The lack of action at the federal level also put increased attention on state and local politics as another way to influence change. After the election, an executive from a Chicago-based health system said, "The thing we got more serious and deliberate about was advocacy. I'm from Chicago, so it was not just the presidential election, it was also the state and local elections that concerned us."

However, as hospitals ramped up their advocacy work, they found consolidation had changed the rules of the game. Some mega health systems started striking out on their own to advocate for themselves without going through a hospital association. One executive in the room was part of a health system that could soon be one of the country's largest, pending approval of a merger. When asked if her system planned to use that newfound market share to drive policy, she replied, "Obviously, one of the reasons we are doing this is scale."

In some ways, the more individualized approach to advocacy has left smaller hospitals in the dust and limited the collective power of hospital associations to speak loudly on behalf of all healthcare providers. As the CEO of a critical access hospital and long-term care center in the Midwest said, "It's harder to speak with one voice because the larger health systems are speaking for themselves, and it's not necessarily aligned with the associations."

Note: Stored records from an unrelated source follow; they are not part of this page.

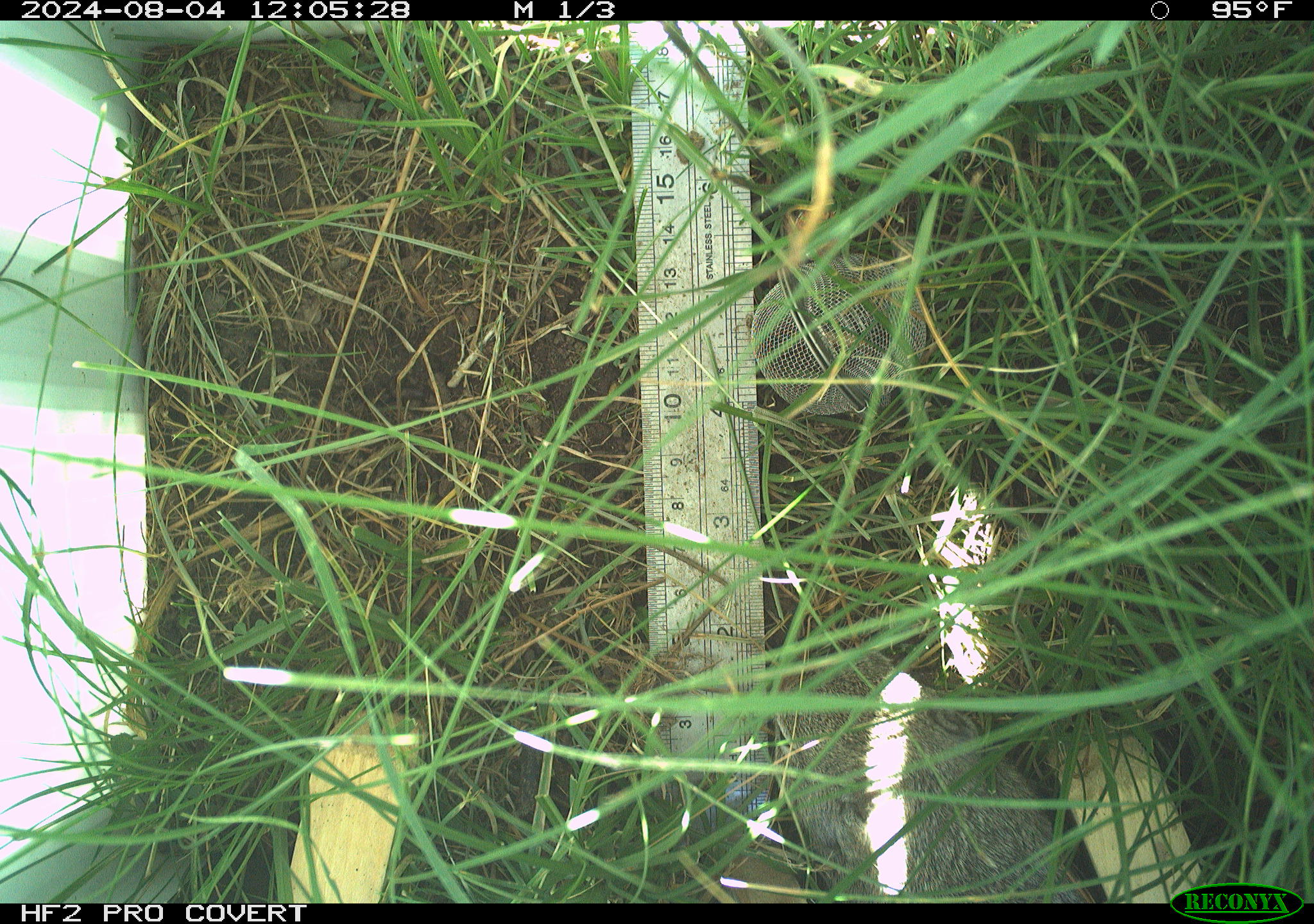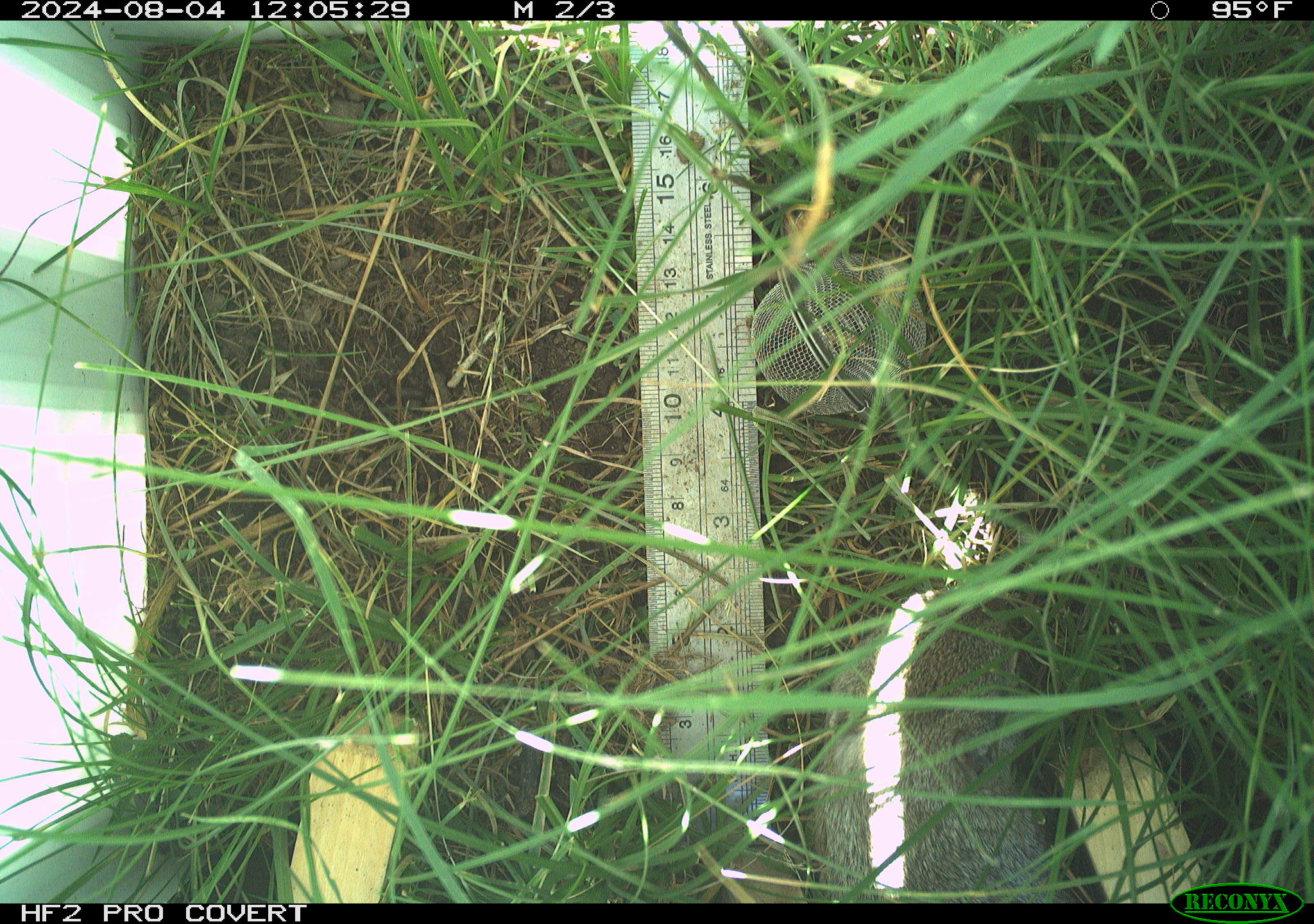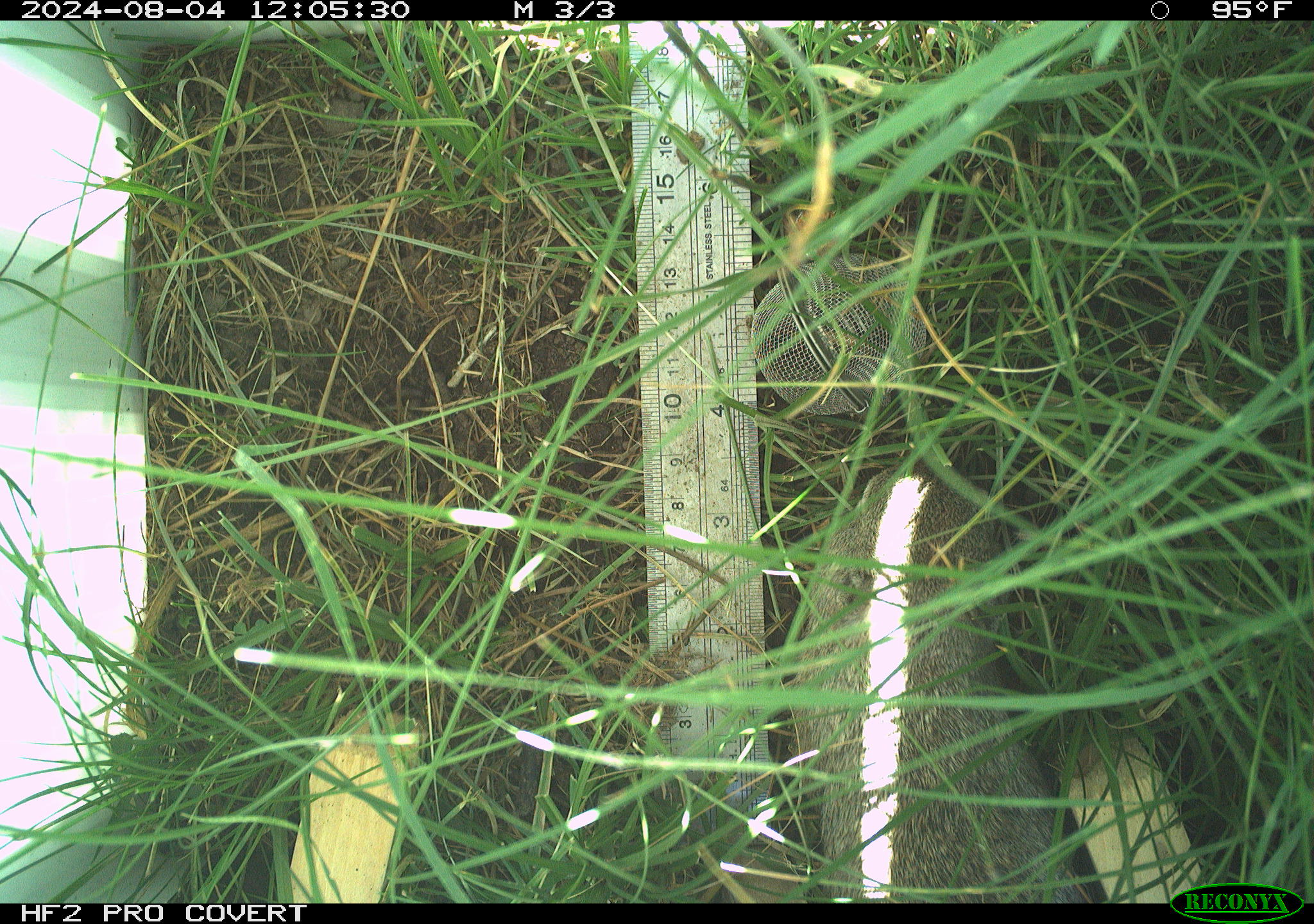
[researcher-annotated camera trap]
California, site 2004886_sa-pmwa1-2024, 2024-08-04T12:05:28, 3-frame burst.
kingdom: Animalia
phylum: Chordata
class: Mammalia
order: Rodentia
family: Sciuridae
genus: Urocitellus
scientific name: Urocitellus beldingi beldingi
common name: belding's ground squirrel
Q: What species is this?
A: Belding's ground squirrel (Urocitellus beldingi beldingi).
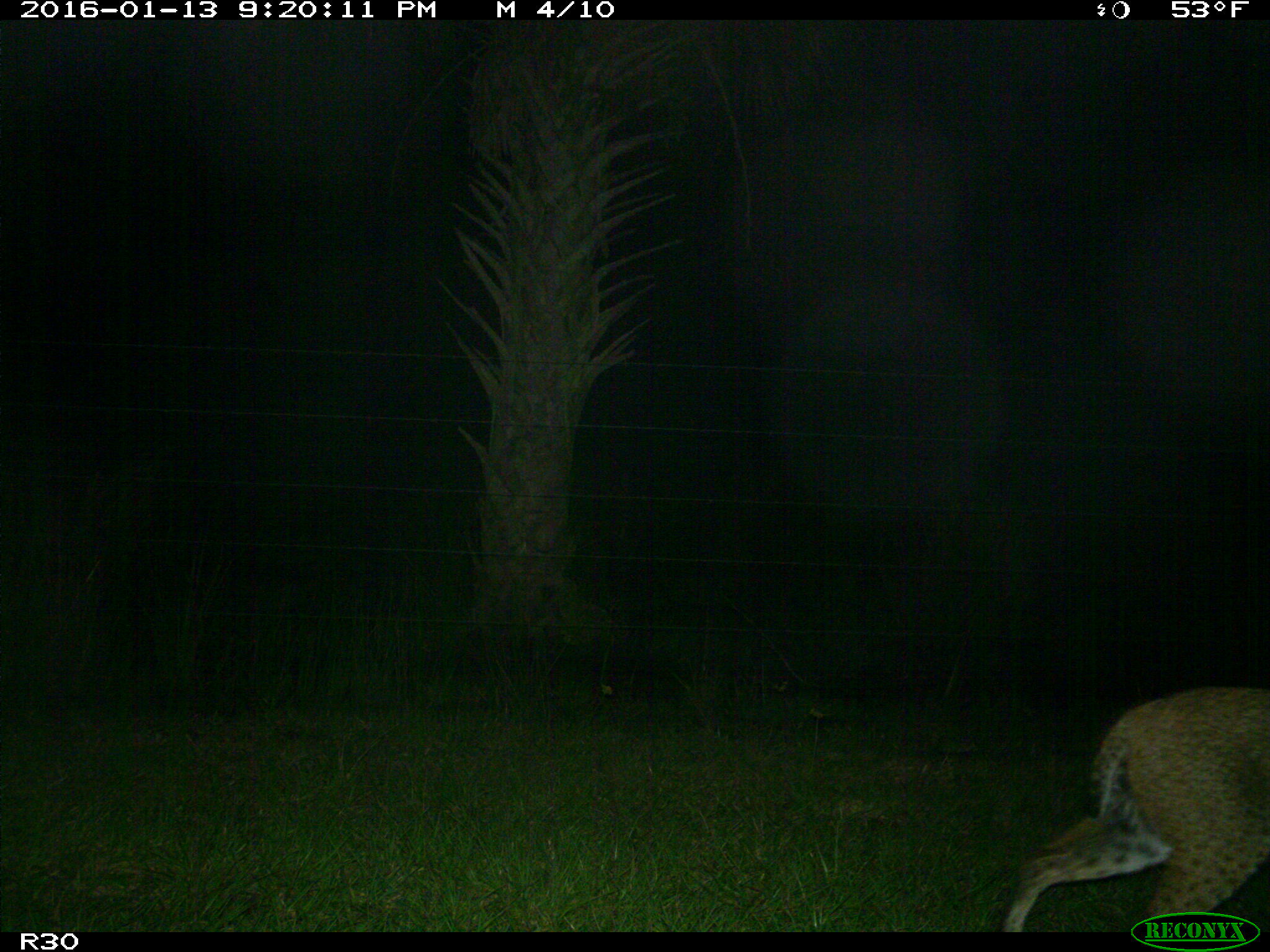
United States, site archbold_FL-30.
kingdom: Animalia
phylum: Chordata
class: Mammalia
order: Carnivora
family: Felidae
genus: Lynx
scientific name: Lynx rufus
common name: bobcat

However, not every corner of the industry has experienced this change in advocacy dynamics. The president and CEO of a home health and hospice organization based in the Northeast said after CMS proposed a new model of care as part of the Home Health Care Prospective Payment System that could have cut reimbursements by 15 to 17 percent, home health and hospice providers were able to band together and advocate for themselves with one voice.

"We tweeted; we Facebooked. It was amazing what we did," she said. To delay the program, called the Home Health Groupings Model, several home care and hospice associations banded together to lobby Washington, including the National Association for Home Care and Hospice, ElevatingHOME and the Home Care Association of America.  "We blasted to the point that OMB said, 'Stop, we heard you,'" the CEO said.

When CMS issued the final 2018 HHCPPS rule, it decided not to implement the Home Health Groupings Model due to comments from the public — a win for home health and hospice advocates. Their work demonstrates the potential power of advocacy in shaping future healthcare policy.